Your goal - Please return each entry that follows exactly as given, but without pictures.

:::::

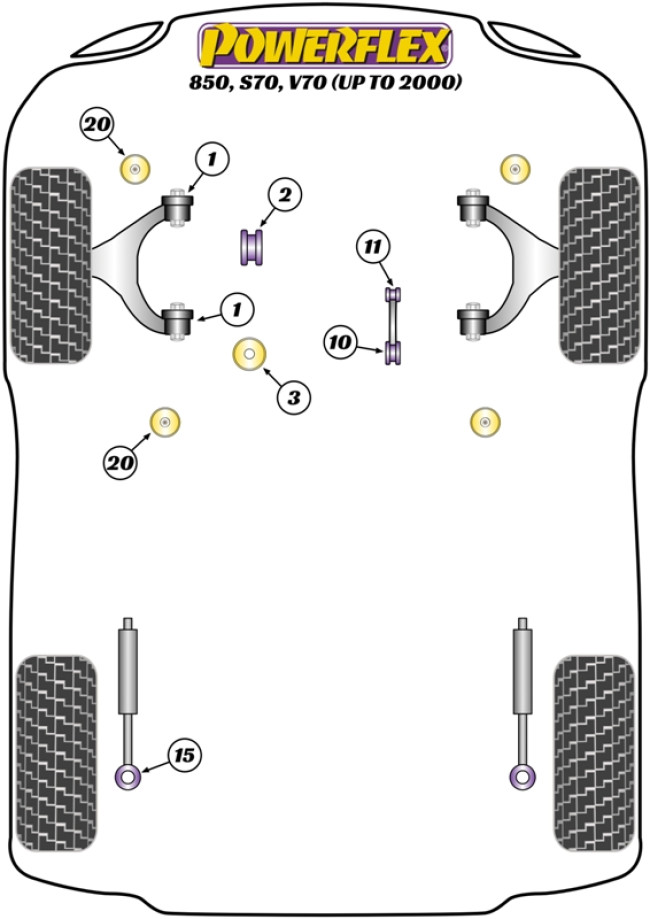 POWERFLEX
850, S70, V70 (UP TO 2000)

20
1
2
11
1
10
3
20
15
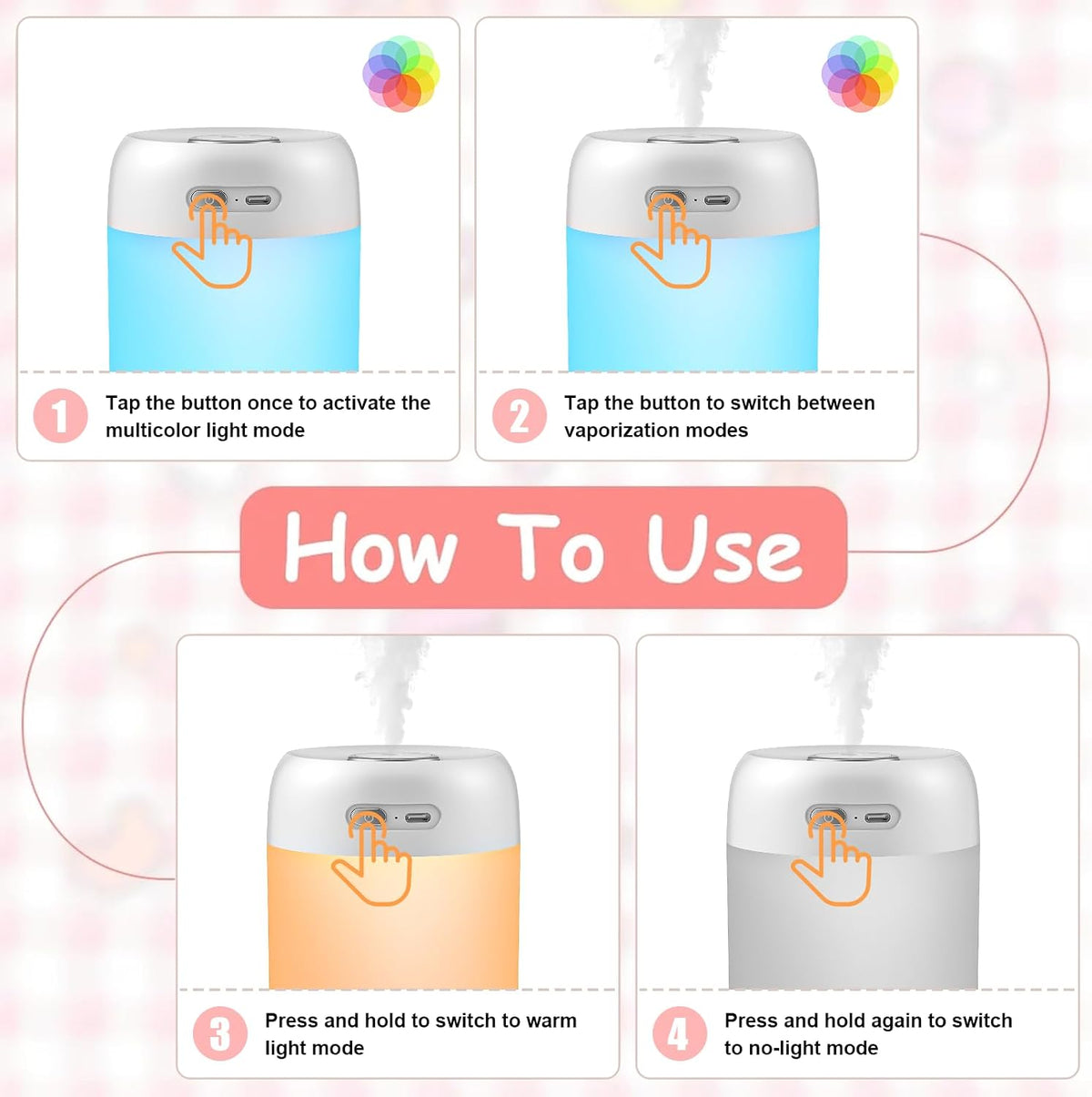 1 Tap the button once to activate the multicolor light mode

2 Tap the button to switch between vaporization modes

How To Use

3 Press and hold to switch to warm light mode

4 Press and hold again to switch to no-light mode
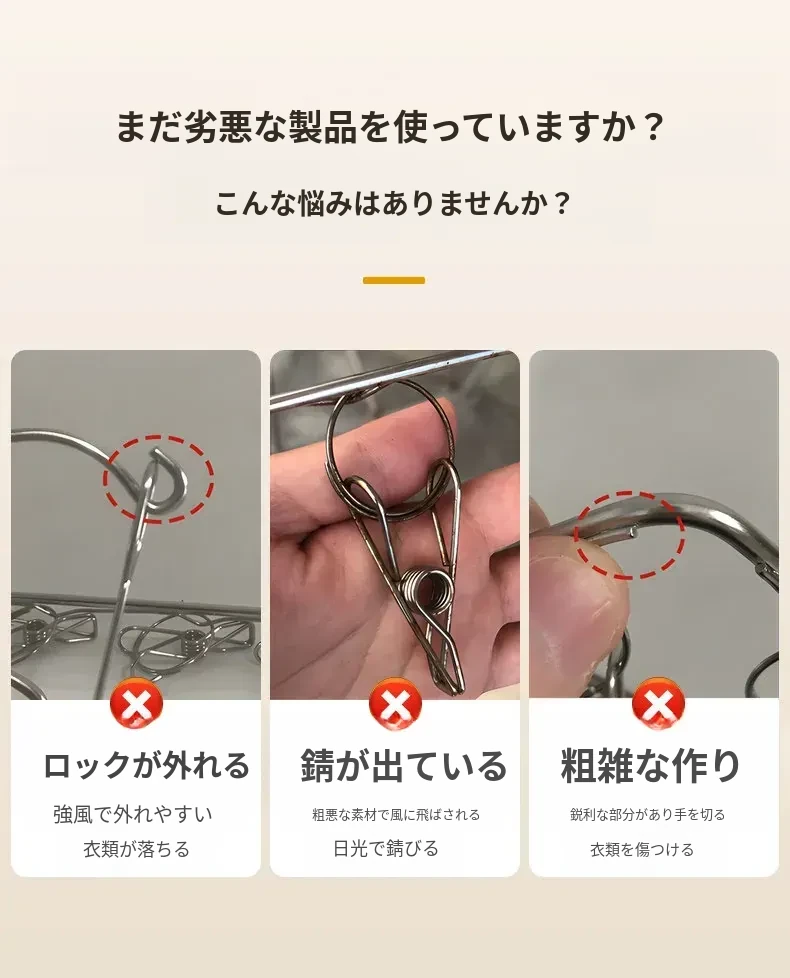 まだ劣悪な製品を使っていますか？

こんな悩みはありませんか？

ロックが外れる

強風で外れやすい

衣類が落ちる

錆が出ている

粗悪な素材で風に飛ばされる

日光で錆びる

粗雑な作り

鋭利な部分があり手を切る

衣類を傷つける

:::::

Response for this exercise -
 POWERFLEX
850, S70, V70 (UP TO 2000)

20
1
2
11
1
10
3
20
15
 1 Tap the button once to activate the multicolor light mode

2 Tap the button to switch between vaporization modes

How To Use

3 Press and hold to switch to warm light mode

4 Press and hold again to switch to no-light mode
 まだ劣悪な製品を使っていますか？

こんな悩みはありませんか？

ロックが外れる

強風で外れやすい

衣類が落ちる

錆が出ている

粗悪な素材で風に飛ばされる

日光で錆びる

粗雑な作り

鋭利な部分があり手を切る

衣類を傷つける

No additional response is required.